╭─ Reading passage
Another dataset to play with is this compilation of song listenings
scraped from the last.fm API:
http://mtg.upf.edu/node/1671.
Should include about 20M ratings.
--sebastian
On 08.07.2011 09:17, Sean Owen wrote:
The link is http://www.occamslab.com/petricek/data/
The KDD or Netflix data are plenty big to play with. How big is big for your
purpose?
On Fri, Jul 8, 2011 at 7:05 AM, web service<[email protected]> wrote:
Is it taken offline as well ?
On Thu, Jul 7, 2011 at 10:40 PM, Alex Kozlov<[email protected]> wrote:
There is still a libimseti dataset
http://www.occamslab.com/petricek/datawith 17,359,346 ratings. People
are scared after the Netflix lawsuit.
On Thu, Jul 7, 2011 at 10:17 PM, Ted Dunning<[email protected]>
wrote:
Those are both reasonably large, but not commercial in scale.
At Veoh, we had about 10 non-zero elements in our raw data. I think
Netflix
has 100 million.
On Thu, Jul 7, 2011 at 8:05 PM, Lance Norskog<[email protected]>
wrote:
What recommendation datasets, that are available, are considered
"large" by Mahout testing standards? Yahoo KDD Cup is offline, the
Netflix data went under a cloud...
--
Lance Norskog
[email protected]
╰─
╭─ Material shown
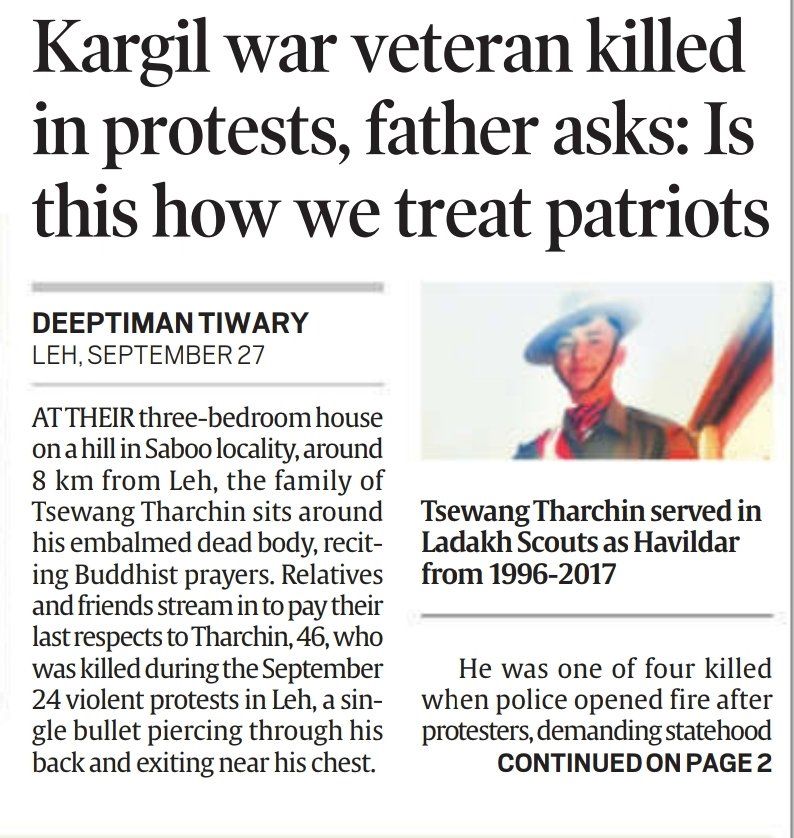 Kargil war veteran killed in protests, father asks: Is this how we treat patriots

DEEPTIMAN TIWARY
LEH, SEPTEMBER 27

AT THEIR three-bedroom house on a hill in Saboo locality, around 8 km from Leh, the family of Tsewang Tharchin sits around his embalmed dead body, reciting Buddhist prayers. Relatives and friends stream in to pay their last respects to Tharchin, 46, who was killed during the September 24 violent protests in Leh, a single bullet piercing through his back and exiting near his chest.

Tsewang Tharchin served in Ladakh Scouts as Havildar from 1996-2017

He was one of four killed when police opened fire after protesters, demanding statehood
CONTINUED ON PAGE 2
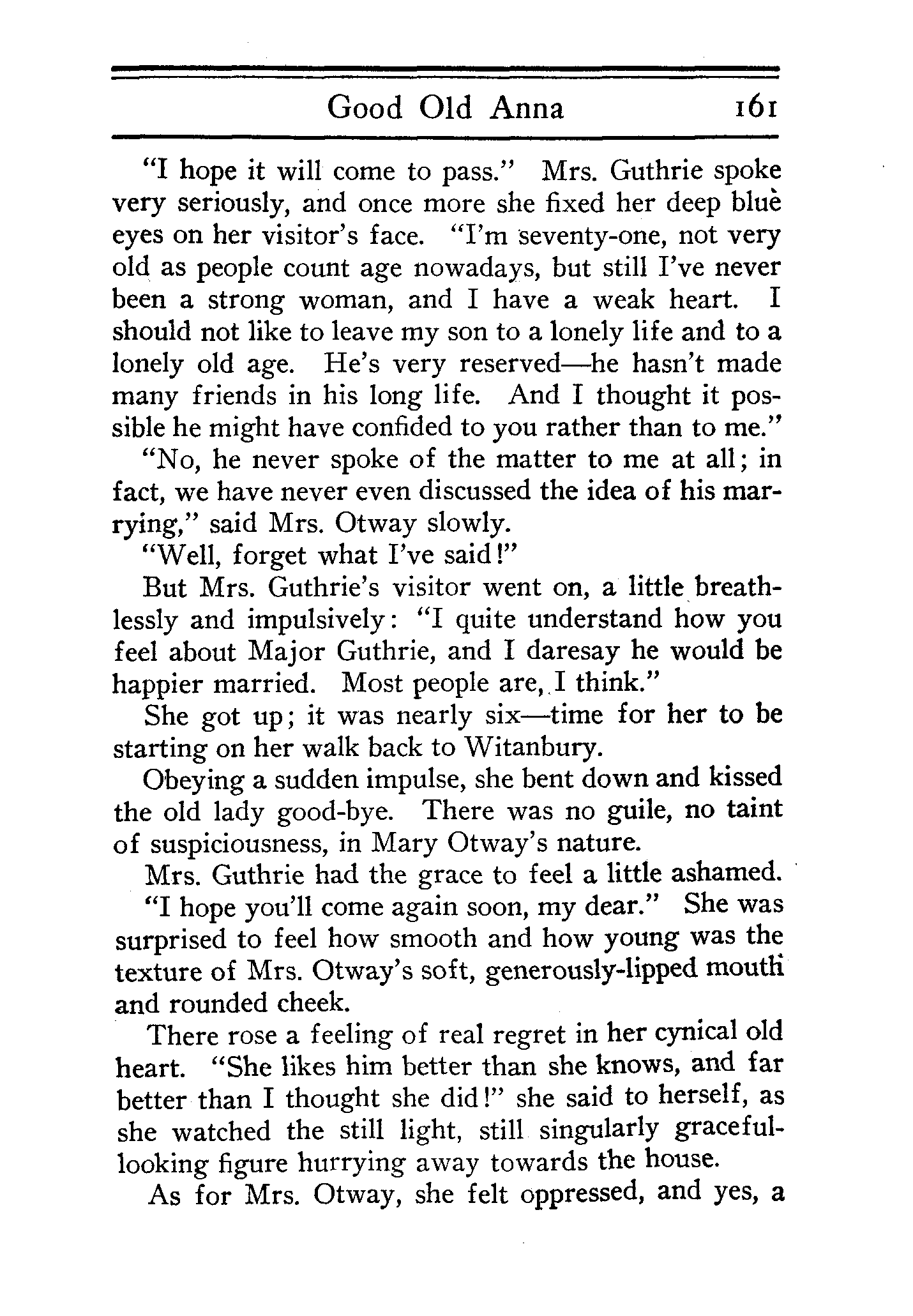 Good Old Anna 161

"I hope it will come to pass." Mrs. Guthrie spoke very seriously, and once more she fixed her deep blue eyes on her visitor's face. "I'm seventy-one, not very old as people count age nowadays, but still I've never been a strong woman, and I have a weak heart. I should not like to leave my son to a lonely life and to a lonely old age. He's very reserved—he hasn't made many friends in his long life. And I thought it possible he might have confided to you rather than to me."

"No, he never spoke of the matter to me at all; in fact, we have never even discussed the idea of his marrying," said Mrs. Otway slowly.

"Well, forget what I've said!"

But Mrs. Guthrie's visitor went on, a little breathlessly and impulsively: "I quite understand how you feel about Major Guthrie, and I daresay he would be happier married. Most people are, I think."

She got up; it was nearly six—time for her to be starting on her walk back to Witanbury.

Obeying a sudden impulse, she bent down and kissed the old lady good-bye. There was no guile, no taint of suspiciousness, in Mary Otway's nature.

Mrs. Guthrie had the grace to feel a little ashamed.

"I hope you'll come again soon, my dear." She was surprised to feel how smooth and how young was the texture of Mrs. Otway's soft, generously-lipped mouth and rounded cheek.

There rose a feeling of real regret in her cynical old heart. "She likes him better than she knows, and far better than I thought she did!" she said to herself, as she watched the still light, still singularly graceful-looking figure hurrying away towards the house.

As for Mrs. Otway, she felt oppressed, and yes, a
╰─
__Task 1__:
Answer these questions using the thread on recommendation datasets:
(a) About how many ratings should the last.fm compilation include?
(b) Which dataset does Lance Norskog say is offline?
(c) How many non-zero elements does Ted Dunning think Netflix has?
__Task 2__:
Give again the part of the thread on recommendation datasets that begins at the words "--sebastian" and stops after "offline as well ?".
Rely only on the text and not on the records.

__Exercise result 1__:
(a) About 20M ratings.
(b) The Yahoo KDD Cup dataset.
(c) 100 million.

__Exercise result 2__:
--sebastian
On 08.07.2011 09:17, Sean Owen wrote:
The link is http://www.occamslab.com/petricek/data/
The KDD or Netflix data are plenty big to play with. How big is big for your
purpose?
On Fri, Jul 8, 2011 at 7:05 AM, web service<[email protected]> wrote:
Is it taken offline as well ?